**TUGAS YANG DIBERIKAN**
Lanjutkan artikel di bawah tentang asal-usul universitas dan madrasah, mulai setelah kalimat terakhirnya.

Rabu, 17 April 2024

Cerita dari Pohon Kenanga (3)

“Seorang guru sains bertanya kepada salah seorang muridnya, 'Apa beda antara listrik dan petir?'
'Kita gak perlu 'mbayar petirnya,' jawab sang murid."

"Filsuf Prancis abad ke-16, René Descartes, mencetuskan ungkapan masyhurnya, 'dubito ergo cogito; cogito ergo sum' ('Daku ragu, karenanya diriku berpikir; diriku berpikir, karenanya daku ada'). Descartes menjalani proses mental yang meragukan keberadaan segala sesuatu, guna membuktikan keberadaan segala sesuatu itu. Melalui proses keragu-raguannya, Descartes membuktikan keberadaan dirinya di dunia. Meragukan sesuatu itu, suatu kemampuan mental yang ampuh, sebab kita bisa meragukan—kita ada! Namun, jika digunakan secara ekstrem, skeptisisme tidaklah produktif dan menghasilkan pemikiran yang tak kritis,” lanjut Kenanga.

"A. R. Codling berpendapat bahwa Universitas merupakan tempat penting guna melatih dan mengembangkan benak keingintahuan. Universitas adalah lembaga pembelajaran pendidikan tinggi yang diberikan kewenangan pemberian gelar oleh pemerintah. Kata 'universitas' berasal dari frasa Latin universitas magistorum et Scholarium (yang bermakna 'komunitas guru dan cendekiawan'). Di Eropa, HE didirikan pada abad ke-enam di sekolah-sekolah katedral Kristen, tempat para biarawan dan biarawati mengajar di kelas. Universitas-universitas pertama di Eropa ialah Universitas Bologna (Italia, 1088), Universitas Paris (Prancis, 1150), dan Universitas Oxford (Inggris, 1167). Di Inggris, usai perselisihan antara mahasiswa dan penduduk Oxford pada tahun 1209, beberapa akademisi menghindar dari kekerasan ke Cambridge, lalu mendirikan Universitas Cambridge (Cambridge, 1209); dengan demikian, Oxbridge didirikan.
Pendekatan Akademik dinamai dari universitas pertama yang didirikan Plato. Sarana utama pengajarannya ialah kuliah, sebuah kegiatan satu arah dimana para profesor secara lisan menyampaikan unsur-unsur keahlian mereka kepada audiens yang sepenuhnya pasif.

Dalam bahasa Arab modern, 'madrasah' atau 'madrasa' [berasal dari akar kata Semit triconsonantal د-ر-س D-R-S 'belajar, kajian', menggunakan bentuk atau templat morfologi مفعل(ة); mafʻal(ah), maknanya 'tempat dilakukannya sesuatu'. Dengan demikian, madrasah secara harafiah berarti 'tempat di mana belajar dan mengaji berlangsung' atau 'tempat belajar'] secara umum menunjukkan lembaga pendidikan apa pun, mulai dari taman kanak-kanak hingga sekolah menengah atas, sehingga setiap sekolah dasar, sekolah menengah pertama, atau sekolah menengah atas sekuler di tempat seperti Kairo, disebut madrasah. Oleh karenanya, kata benda 'madrasa' dapat pula bermakna sekolah modern, perguruan tinggi, atau akademi tempat pembelajaran dan kuliah tentang berbagai mata pelajaran yang ditujukan kepada para siswa.

**INFORMASI YANG DIBERIKAN**
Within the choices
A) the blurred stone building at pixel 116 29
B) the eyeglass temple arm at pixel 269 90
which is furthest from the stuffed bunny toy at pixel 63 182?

**JAWABAN**
Pada awal sejarah periode Islam, pengajaran pada umumnya dilakukan di masjid-masjid, bukan di lembaga-lembaga khusus yang terpisah. Masjid selain sebagai tempat ibadah, juga dimanfaatkan sebagai tempat transaksi bisnis masyarakat. Ia merupakan pusat dari sebagian besar kehidupan sosial dan budaya kota. Bersamaan dengan itu, terjadi pula pertukaran informasi dan pembelajaran. Karena masjid tempat permulaan wacana keagamaan di dunia Islam, maka madrasah-madrasah menjadi lebih umum.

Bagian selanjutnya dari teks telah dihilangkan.